Oleh : Ahmad Usman
Dosen Universitas Mbojo Bima
INIPASTI.COM, “Jangan musuhi masal lalu, seburuk apapun itu. Berdamailah dengan masa lalu, agar ia tidak mengganggu masa depan” (Ustad Chandra, 2013). “Tak ada obat yang semanjur harapan. Tak ada insentif yang besarnya SEPERTI, dan tak ada ramuan yang SEPERTI, pengharapan bahwa esok akan lebih baik” (Orison Swett Marsden)
“Kenapa kaca depan mobil sangat besar dan kaca spion begitu kecil? Karena masa lalu kita tidak sepenting masa depan kita. Jadi, pandanglah ke depan dan majulah” (Gunawan Tambun Saribu, 2012).
“Menjalani kehidupan bagaikan mengendarai sebuah mobil, di mana kita hanya boleh sesekali melihat kaca spion tapi kita tetap harus fokus dengan perjalanan yang sedang ditempuh begitu juga dengan kehidupan kita tidak boleh hanya melihat masa lalu saja tapi harus tetap menjalani apa yang sedang jalani sekarang untuk masa depan” (Dunia Spirit, 2013).
Menyikapi Kegagalan Masa Lalu
Menyikapi kegagalan di masa lalu adalah langkah penting untuk pertumbuhan pribadi dan profesional. Beberapa cara untuk menghadapinya (Uit Lirboyo, 2024).
Pertama, terimalah. Pertama-tama, terimalah bahwa kegagalan adalah bagian alami dari kehidupan. Tidak ada yang berhasil setiap waktu, dan kegagalan adalah kesempatan untuk belajar dan tumbuh.
Kedua, analisis. Telusuri penyebab kegagalan dengan jujur. Apakah ada faktor yang bisa dikontrol atau diperbaiki di masa depan? Apakah ada pelajaran yang bisa dipetik dari pengalaman tersebut?
Ketiga, jangan salahkan diri sendiri. Jangan terlalu keras pada diri sendiri. Kegagalan bukanlah tanda bahwa Anda buruk atau tidak mampu. Beri diri Anda kesempatan untuk berkembang dan belajar dari kesalahan.
Keempat, buatlah perencanaan. Buatlah rencana untuk mengatasi kegagalan di masa depan. Identifikasi langkah-langkah konkret yang dapat Anda ambil untuk menghindari kesalahan yang sama atau untuk memperbaiki hasil di masa mendatang.
Kelima, jadikan kegagalan sebagai motivasi. Gunakan kegagalan sebagai motivasi untuk mencoba lebih keras lagi. Gunakan energi negatif dari kegagalan sebagai dorongan untuk mencapai tujuan Anda.
Keenam, berbagi pengalaman. Berbicaralah dengan orang-orang yang Anda percayai tentang kegagalan Anda. Mereka mungkin bisa memberikan sudut pandang yang berbeda dan membantu Anda melihat kegagalan sebagai peluang untuk tumbuh.
Ketujuh, jangan biarkan kegagalan menghalangi Anda. Ingatlah bahwa kegagalan tidak menentukan masa depan Anda secara permanen. Teruslah maju dan tetap fokus pada tujuan Anda.

# [BARIS DATA]
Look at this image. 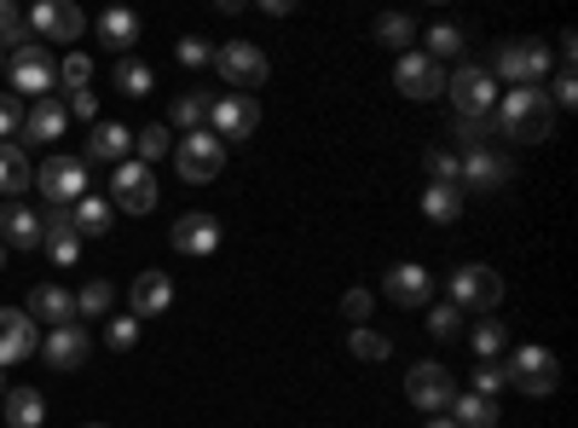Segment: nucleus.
I'll return each instance as SVG.
<instances>
[{
	"instance_id": "1",
	"label": "nucleus",
	"mask_w": 578,
	"mask_h": 428,
	"mask_svg": "<svg viewBox=\"0 0 578 428\" xmlns=\"http://www.w3.org/2000/svg\"><path fill=\"white\" fill-rule=\"evenodd\" d=\"M492 122L509 139H521V145H544L549 134H556V105H549L544 87H515L504 105L492 111Z\"/></svg>"
},
{
	"instance_id": "2",
	"label": "nucleus",
	"mask_w": 578,
	"mask_h": 428,
	"mask_svg": "<svg viewBox=\"0 0 578 428\" xmlns=\"http://www.w3.org/2000/svg\"><path fill=\"white\" fill-rule=\"evenodd\" d=\"M497 301H504V279H497V267H458L451 272V307L458 313H497Z\"/></svg>"
},
{
	"instance_id": "3",
	"label": "nucleus",
	"mask_w": 578,
	"mask_h": 428,
	"mask_svg": "<svg viewBox=\"0 0 578 428\" xmlns=\"http://www.w3.org/2000/svg\"><path fill=\"white\" fill-rule=\"evenodd\" d=\"M174 168H180L186 186H209V180H220V168H225V145L209 128H197V134H186L180 145H174Z\"/></svg>"
},
{
	"instance_id": "4",
	"label": "nucleus",
	"mask_w": 578,
	"mask_h": 428,
	"mask_svg": "<svg viewBox=\"0 0 578 428\" xmlns=\"http://www.w3.org/2000/svg\"><path fill=\"white\" fill-rule=\"evenodd\" d=\"M35 191L46 197V203H59V209L82 203L87 197V163L82 157H46L35 168Z\"/></svg>"
},
{
	"instance_id": "5",
	"label": "nucleus",
	"mask_w": 578,
	"mask_h": 428,
	"mask_svg": "<svg viewBox=\"0 0 578 428\" xmlns=\"http://www.w3.org/2000/svg\"><path fill=\"white\" fill-rule=\"evenodd\" d=\"M445 93H451V111H458V116H492L497 111V82H492V70H481V64L451 70Z\"/></svg>"
},
{
	"instance_id": "6",
	"label": "nucleus",
	"mask_w": 578,
	"mask_h": 428,
	"mask_svg": "<svg viewBox=\"0 0 578 428\" xmlns=\"http://www.w3.org/2000/svg\"><path fill=\"white\" fill-rule=\"evenodd\" d=\"M111 209H128V215H150L157 209V174L145 163H116L111 168Z\"/></svg>"
},
{
	"instance_id": "7",
	"label": "nucleus",
	"mask_w": 578,
	"mask_h": 428,
	"mask_svg": "<svg viewBox=\"0 0 578 428\" xmlns=\"http://www.w3.org/2000/svg\"><path fill=\"white\" fill-rule=\"evenodd\" d=\"M497 75H504L509 87H544V75H549V46L544 41H509V46H497Z\"/></svg>"
},
{
	"instance_id": "8",
	"label": "nucleus",
	"mask_w": 578,
	"mask_h": 428,
	"mask_svg": "<svg viewBox=\"0 0 578 428\" xmlns=\"http://www.w3.org/2000/svg\"><path fill=\"white\" fill-rule=\"evenodd\" d=\"M214 70L232 82L238 93H249V87H261L266 82V46H255V41H225V46H214Z\"/></svg>"
},
{
	"instance_id": "9",
	"label": "nucleus",
	"mask_w": 578,
	"mask_h": 428,
	"mask_svg": "<svg viewBox=\"0 0 578 428\" xmlns=\"http://www.w3.org/2000/svg\"><path fill=\"white\" fill-rule=\"evenodd\" d=\"M504 370H509V388H521V394H556L561 388V359L549 354V347H521Z\"/></svg>"
},
{
	"instance_id": "10",
	"label": "nucleus",
	"mask_w": 578,
	"mask_h": 428,
	"mask_svg": "<svg viewBox=\"0 0 578 428\" xmlns=\"http://www.w3.org/2000/svg\"><path fill=\"white\" fill-rule=\"evenodd\" d=\"M406 399L417 411H451V399H458V383H451V370L434 365V359H422L406 370Z\"/></svg>"
},
{
	"instance_id": "11",
	"label": "nucleus",
	"mask_w": 578,
	"mask_h": 428,
	"mask_svg": "<svg viewBox=\"0 0 578 428\" xmlns=\"http://www.w3.org/2000/svg\"><path fill=\"white\" fill-rule=\"evenodd\" d=\"M7 75H12V87H18V93H35V98H46V93L59 87V64L46 59V46H35V41L12 46V64H7Z\"/></svg>"
},
{
	"instance_id": "12",
	"label": "nucleus",
	"mask_w": 578,
	"mask_h": 428,
	"mask_svg": "<svg viewBox=\"0 0 578 428\" xmlns=\"http://www.w3.org/2000/svg\"><path fill=\"white\" fill-rule=\"evenodd\" d=\"M23 30L30 35H46V41H82V30H87V18L70 7V0H35L30 12H23Z\"/></svg>"
},
{
	"instance_id": "13",
	"label": "nucleus",
	"mask_w": 578,
	"mask_h": 428,
	"mask_svg": "<svg viewBox=\"0 0 578 428\" xmlns=\"http://www.w3.org/2000/svg\"><path fill=\"white\" fill-rule=\"evenodd\" d=\"M261 128V105L249 93H225V98H214L209 105V134L225 145V139H249Z\"/></svg>"
},
{
	"instance_id": "14",
	"label": "nucleus",
	"mask_w": 578,
	"mask_h": 428,
	"mask_svg": "<svg viewBox=\"0 0 578 428\" xmlns=\"http://www.w3.org/2000/svg\"><path fill=\"white\" fill-rule=\"evenodd\" d=\"M393 87L406 93V98H440V93H445V70H440L434 59H422V53H399Z\"/></svg>"
},
{
	"instance_id": "15",
	"label": "nucleus",
	"mask_w": 578,
	"mask_h": 428,
	"mask_svg": "<svg viewBox=\"0 0 578 428\" xmlns=\"http://www.w3.org/2000/svg\"><path fill=\"white\" fill-rule=\"evenodd\" d=\"M509 174H515V168L497 157L492 145H481V150H469V157H458V186H474V191H504Z\"/></svg>"
},
{
	"instance_id": "16",
	"label": "nucleus",
	"mask_w": 578,
	"mask_h": 428,
	"mask_svg": "<svg viewBox=\"0 0 578 428\" xmlns=\"http://www.w3.org/2000/svg\"><path fill=\"white\" fill-rule=\"evenodd\" d=\"M35 354V319L23 307H0V370H12Z\"/></svg>"
},
{
	"instance_id": "17",
	"label": "nucleus",
	"mask_w": 578,
	"mask_h": 428,
	"mask_svg": "<svg viewBox=\"0 0 578 428\" xmlns=\"http://www.w3.org/2000/svg\"><path fill=\"white\" fill-rule=\"evenodd\" d=\"M87 354H93V342H87L82 324H59V331H46V342H41V359L53 370H82Z\"/></svg>"
},
{
	"instance_id": "18",
	"label": "nucleus",
	"mask_w": 578,
	"mask_h": 428,
	"mask_svg": "<svg viewBox=\"0 0 578 428\" xmlns=\"http://www.w3.org/2000/svg\"><path fill=\"white\" fill-rule=\"evenodd\" d=\"M168 243L180 249V255H214L220 249V220L214 215H180L168 226Z\"/></svg>"
},
{
	"instance_id": "19",
	"label": "nucleus",
	"mask_w": 578,
	"mask_h": 428,
	"mask_svg": "<svg viewBox=\"0 0 578 428\" xmlns=\"http://www.w3.org/2000/svg\"><path fill=\"white\" fill-rule=\"evenodd\" d=\"M134 157V134L122 128V122H98V128L87 134V145H82V163H128Z\"/></svg>"
},
{
	"instance_id": "20",
	"label": "nucleus",
	"mask_w": 578,
	"mask_h": 428,
	"mask_svg": "<svg viewBox=\"0 0 578 428\" xmlns=\"http://www.w3.org/2000/svg\"><path fill=\"white\" fill-rule=\"evenodd\" d=\"M128 307H134V319L168 313V307H174V279H168V272H139L134 290H128Z\"/></svg>"
},
{
	"instance_id": "21",
	"label": "nucleus",
	"mask_w": 578,
	"mask_h": 428,
	"mask_svg": "<svg viewBox=\"0 0 578 428\" xmlns=\"http://www.w3.org/2000/svg\"><path fill=\"white\" fill-rule=\"evenodd\" d=\"M23 313H30L35 324H53L59 331V324H75V295L64 284H41V290H30V307Z\"/></svg>"
},
{
	"instance_id": "22",
	"label": "nucleus",
	"mask_w": 578,
	"mask_h": 428,
	"mask_svg": "<svg viewBox=\"0 0 578 428\" xmlns=\"http://www.w3.org/2000/svg\"><path fill=\"white\" fill-rule=\"evenodd\" d=\"M382 290H388V301H393V307H422V301L434 295V279H429L422 267H393Z\"/></svg>"
},
{
	"instance_id": "23",
	"label": "nucleus",
	"mask_w": 578,
	"mask_h": 428,
	"mask_svg": "<svg viewBox=\"0 0 578 428\" xmlns=\"http://www.w3.org/2000/svg\"><path fill=\"white\" fill-rule=\"evenodd\" d=\"M0 243L35 249V243H41V215L23 209V203H7V209H0Z\"/></svg>"
},
{
	"instance_id": "24",
	"label": "nucleus",
	"mask_w": 578,
	"mask_h": 428,
	"mask_svg": "<svg viewBox=\"0 0 578 428\" xmlns=\"http://www.w3.org/2000/svg\"><path fill=\"white\" fill-rule=\"evenodd\" d=\"M30 186H35V168H30V157H23V145L7 139L0 145V191L18 203V191H30Z\"/></svg>"
},
{
	"instance_id": "25",
	"label": "nucleus",
	"mask_w": 578,
	"mask_h": 428,
	"mask_svg": "<svg viewBox=\"0 0 578 428\" xmlns=\"http://www.w3.org/2000/svg\"><path fill=\"white\" fill-rule=\"evenodd\" d=\"M64 122H70V111L59 105V98H35V105L23 111V139H59Z\"/></svg>"
},
{
	"instance_id": "26",
	"label": "nucleus",
	"mask_w": 578,
	"mask_h": 428,
	"mask_svg": "<svg viewBox=\"0 0 578 428\" xmlns=\"http://www.w3.org/2000/svg\"><path fill=\"white\" fill-rule=\"evenodd\" d=\"M70 220H75V238H105L111 232V220H116V209L105 203V197H82V203H70Z\"/></svg>"
},
{
	"instance_id": "27",
	"label": "nucleus",
	"mask_w": 578,
	"mask_h": 428,
	"mask_svg": "<svg viewBox=\"0 0 578 428\" xmlns=\"http://www.w3.org/2000/svg\"><path fill=\"white\" fill-rule=\"evenodd\" d=\"M497 399H486V394H458L451 399V422L458 428H497Z\"/></svg>"
},
{
	"instance_id": "28",
	"label": "nucleus",
	"mask_w": 578,
	"mask_h": 428,
	"mask_svg": "<svg viewBox=\"0 0 578 428\" xmlns=\"http://www.w3.org/2000/svg\"><path fill=\"white\" fill-rule=\"evenodd\" d=\"M7 422L12 428H41L46 422V399L35 388H7Z\"/></svg>"
},
{
	"instance_id": "29",
	"label": "nucleus",
	"mask_w": 578,
	"mask_h": 428,
	"mask_svg": "<svg viewBox=\"0 0 578 428\" xmlns=\"http://www.w3.org/2000/svg\"><path fill=\"white\" fill-rule=\"evenodd\" d=\"M116 307V284L111 279H93V284H82V295H75V324L82 319H105Z\"/></svg>"
},
{
	"instance_id": "30",
	"label": "nucleus",
	"mask_w": 578,
	"mask_h": 428,
	"mask_svg": "<svg viewBox=\"0 0 578 428\" xmlns=\"http://www.w3.org/2000/svg\"><path fill=\"white\" fill-rule=\"evenodd\" d=\"M422 215L440 220V226H451V220L463 215V186H429V191H422Z\"/></svg>"
},
{
	"instance_id": "31",
	"label": "nucleus",
	"mask_w": 578,
	"mask_h": 428,
	"mask_svg": "<svg viewBox=\"0 0 578 428\" xmlns=\"http://www.w3.org/2000/svg\"><path fill=\"white\" fill-rule=\"evenodd\" d=\"M347 354L365 359V365H382V359L393 354V342H388L382 331H370V324H354V336H347Z\"/></svg>"
},
{
	"instance_id": "32",
	"label": "nucleus",
	"mask_w": 578,
	"mask_h": 428,
	"mask_svg": "<svg viewBox=\"0 0 578 428\" xmlns=\"http://www.w3.org/2000/svg\"><path fill=\"white\" fill-rule=\"evenodd\" d=\"M98 35H105L111 46H122V53H128V46L139 41V18H134L128 7H111L105 18H98Z\"/></svg>"
},
{
	"instance_id": "33",
	"label": "nucleus",
	"mask_w": 578,
	"mask_h": 428,
	"mask_svg": "<svg viewBox=\"0 0 578 428\" xmlns=\"http://www.w3.org/2000/svg\"><path fill=\"white\" fill-rule=\"evenodd\" d=\"M116 87L128 93V98H145L150 87H157V75H150V64H139L134 53H122L116 59Z\"/></svg>"
},
{
	"instance_id": "34",
	"label": "nucleus",
	"mask_w": 578,
	"mask_h": 428,
	"mask_svg": "<svg viewBox=\"0 0 578 428\" xmlns=\"http://www.w3.org/2000/svg\"><path fill=\"white\" fill-rule=\"evenodd\" d=\"M168 150H174V139H168V122H150V128H139L134 134V163H157V157H168Z\"/></svg>"
},
{
	"instance_id": "35",
	"label": "nucleus",
	"mask_w": 578,
	"mask_h": 428,
	"mask_svg": "<svg viewBox=\"0 0 578 428\" xmlns=\"http://www.w3.org/2000/svg\"><path fill=\"white\" fill-rule=\"evenodd\" d=\"M376 41H382V46H399V53H406V46L417 41V23H411L406 12H382V18H376Z\"/></svg>"
},
{
	"instance_id": "36",
	"label": "nucleus",
	"mask_w": 578,
	"mask_h": 428,
	"mask_svg": "<svg viewBox=\"0 0 578 428\" xmlns=\"http://www.w3.org/2000/svg\"><path fill=\"white\" fill-rule=\"evenodd\" d=\"M209 105H214L209 93H180V98H174V122H180L186 134H197L209 122Z\"/></svg>"
},
{
	"instance_id": "37",
	"label": "nucleus",
	"mask_w": 578,
	"mask_h": 428,
	"mask_svg": "<svg viewBox=\"0 0 578 428\" xmlns=\"http://www.w3.org/2000/svg\"><path fill=\"white\" fill-rule=\"evenodd\" d=\"M59 82H64V93H87V82H93V59L75 46V53L59 64Z\"/></svg>"
},
{
	"instance_id": "38",
	"label": "nucleus",
	"mask_w": 578,
	"mask_h": 428,
	"mask_svg": "<svg viewBox=\"0 0 578 428\" xmlns=\"http://www.w3.org/2000/svg\"><path fill=\"white\" fill-rule=\"evenodd\" d=\"M41 249L53 267H75V255H82V238L75 232H41Z\"/></svg>"
},
{
	"instance_id": "39",
	"label": "nucleus",
	"mask_w": 578,
	"mask_h": 428,
	"mask_svg": "<svg viewBox=\"0 0 578 428\" xmlns=\"http://www.w3.org/2000/svg\"><path fill=\"white\" fill-rule=\"evenodd\" d=\"M504 342H509V324H497V319L474 324V354H481V359H497V354H504Z\"/></svg>"
},
{
	"instance_id": "40",
	"label": "nucleus",
	"mask_w": 578,
	"mask_h": 428,
	"mask_svg": "<svg viewBox=\"0 0 578 428\" xmlns=\"http://www.w3.org/2000/svg\"><path fill=\"white\" fill-rule=\"evenodd\" d=\"M451 134H458L469 150H481V145L497 134V122H492V116H458V122H451Z\"/></svg>"
},
{
	"instance_id": "41",
	"label": "nucleus",
	"mask_w": 578,
	"mask_h": 428,
	"mask_svg": "<svg viewBox=\"0 0 578 428\" xmlns=\"http://www.w3.org/2000/svg\"><path fill=\"white\" fill-rule=\"evenodd\" d=\"M463 53V30H451V23H440V30H429V53H422V59H458Z\"/></svg>"
},
{
	"instance_id": "42",
	"label": "nucleus",
	"mask_w": 578,
	"mask_h": 428,
	"mask_svg": "<svg viewBox=\"0 0 578 428\" xmlns=\"http://www.w3.org/2000/svg\"><path fill=\"white\" fill-rule=\"evenodd\" d=\"M23 41H35L30 30H23V12L12 7V0H0V46H23Z\"/></svg>"
},
{
	"instance_id": "43",
	"label": "nucleus",
	"mask_w": 578,
	"mask_h": 428,
	"mask_svg": "<svg viewBox=\"0 0 578 428\" xmlns=\"http://www.w3.org/2000/svg\"><path fill=\"white\" fill-rule=\"evenodd\" d=\"M509 388V370L497 365V359H481V370H474V394H486V399H497Z\"/></svg>"
},
{
	"instance_id": "44",
	"label": "nucleus",
	"mask_w": 578,
	"mask_h": 428,
	"mask_svg": "<svg viewBox=\"0 0 578 428\" xmlns=\"http://www.w3.org/2000/svg\"><path fill=\"white\" fill-rule=\"evenodd\" d=\"M23 111H30V105H23L18 93H0V145H7V139L23 128Z\"/></svg>"
},
{
	"instance_id": "45",
	"label": "nucleus",
	"mask_w": 578,
	"mask_h": 428,
	"mask_svg": "<svg viewBox=\"0 0 578 428\" xmlns=\"http://www.w3.org/2000/svg\"><path fill=\"white\" fill-rule=\"evenodd\" d=\"M429 180L434 186H458V150H429Z\"/></svg>"
},
{
	"instance_id": "46",
	"label": "nucleus",
	"mask_w": 578,
	"mask_h": 428,
	"mask_svg": "<svg viewBox=\"0 0 578 428\" xmlns=\"http://www.w3.org/2000/svg\"><path fill=\"white\" fill-rule=\"evenodd\" d=\"M105 342L116 347V354H128V347L139 342V319H134V313H122V319H111V331H105Z\"/></svg>"
},
{
	"instance_id": "47",
	"label": "nucleus",
	"mask_w": 578,
	"mask_h": 428,
	"mask_svg": "<svg viewBox=\"0 0 578 428\" xmlns=\"http://www.w3.org/2000/svg\"><path fill=\"white\" fill-rule=\"evenodd\" d=\"M458 324H463V313L445 301V307H434V313H429V336H434V342H445V336H458Z\"/></svg>"
},
{
	"instance_id": "48",
	"label": "nucleus",
	"mask_w": 578,
	"mask_h": 428,
	"mask_svg": "<svg viewBox=\"0 0 578 428\" xmlns=\"http://www.w3.org/2000/svg\"><path fill=\"white\" fill-rule=\"evenodd\" d=\"M180 64H191V70H203V64H214V46H209L203 35H186V41H180Z\"/></svg>"
},
{
	"instance_id": "49",
	"label": "nucleus",
	"mask_w": 578,
	"mask_h": 428,
	"mask_svg": "<svg viewBox=\"0 0 578 428\" xmlns=\"http://www.w3.org/2000/svg\"><path fill=\"white\" fill-rule=\"evenodd\" d=\"M341 313L354 319V324H365V319H370V290H347V295H341Z\"/></svg>"
},
{
	"instance_id": "50",
	"label": "nucleus",
	"mask_w": 578,
	"mask_h": 428,
	"mask_svg": "<svg viewBox=\"0 0 578 428\" xmlns=\"http://www.w3.org/2000/svg\"><path fill=\"white\" fill-rule=\"evenodd\" d=\"M549 105H578V75H572V70L556 75V93H549Z\"/></svg>"
},
{
	"instance_id": "51",
	"label": "nucleus",
	"mask_w": 578,
	"mask_h": 428,
	"mask_svg": "<svg viewBox=\"0 0 578 428\" xmlns=\"http://www.w3.org/2000/svg\"><path fill=\"white\" fill-rule=\"evenodd\" d=\"M64 111H70V116H82V122H93V116H98V98H93V93H70V105H64Z\"/></svg>"
},
{
	"instance_id": "52",
	"label": "nucleus",
	"mask_w": 578,
	"mask_h": 428,
	"mask_svg": "<svg viewBox=\"0 0 578 428\" xmlns=\"http://www.w3.org/2000/svg\"><path fill=\"white\" fill-rule=\"evenodd\" d=\"M429 428H458V422H451V417H434V422H429Z\"/></svg>"
},
{
	"instance_id": "53",
	"label": "nucleus",
	"mask_w": 578,
	"mask_h": 428,
	"mask_svg": "<svg viewBox=\"0 0 578 428\" xmlns=\"http://www.w3.org/2000/svg\"><path fill=\"white\" fill-rule=\"evenodd\" d=\"M0 399H7V376H0Z\"/></svg>"
},
{
	"instance_id": "54",
	"label": "nucleus",
	"mask_w": 578,
	"mask_h": 428,
	"mask_svg": "<svg viewBox=\"0 0 578 428\" xmlns=\"http://www.w3.org/2000/svg\"><path fill=\"white\" fill-rule=\"evenodd\" d=\"M0 267H7V243H0Z\"/></svg>"
},
{
	"instance_id": "55",
	"label": "nucleus",
	"mask_w": 578,
	"mask_h": 428,
	"mask_svg": "<svg viewBox=\"0 0 578 428\" xmlns=\"http://www.w3.org/2000/svg\"><path fill=\"white\" fill-rule=\"evenodd\" d=\"M87 428H105V422H87Z\"/></svg>"
}]
</instances>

# [DESKRIPSI LATIHAN]
Tolong sambung teks di atas tentang menyikapi kegagalan masa lalu, dimulai tepat sesudah kalimat terakhirnya.

# [HASIL TUGAS]
Menyikapi kegagalan dengan cara yang positif dan konstruktif dapat membantu Anda berkembang sebagai individu yang lebih kuat dan lebih bijaksana.
Kelompok Pemenang Vs Kelompok Pecundang
Menarik apa yang dikatakan Attali dalam bukunya “Millenium: Winner and Losses in the Coming World Order”. Attali mengatakan ketika manusia memasuki era milenium ketiga, mereka akan tersegmentasi menjadi dua kelompok besar, yakni kelompok pemenang (the winner), dan kelompok pecundang (the losser). Kelompok pemenang adalah mereka yang terdidik, memiliki kemampuan ekonomi yang kuat, dan menguasai akses informasi, sebaliknya kelompok pecundang adalah mereka yang berpendidikan rendah, ekonomi lemah, akses informasi terbatas (Fuad Asnawi Dalhar dalam Usman, 2015).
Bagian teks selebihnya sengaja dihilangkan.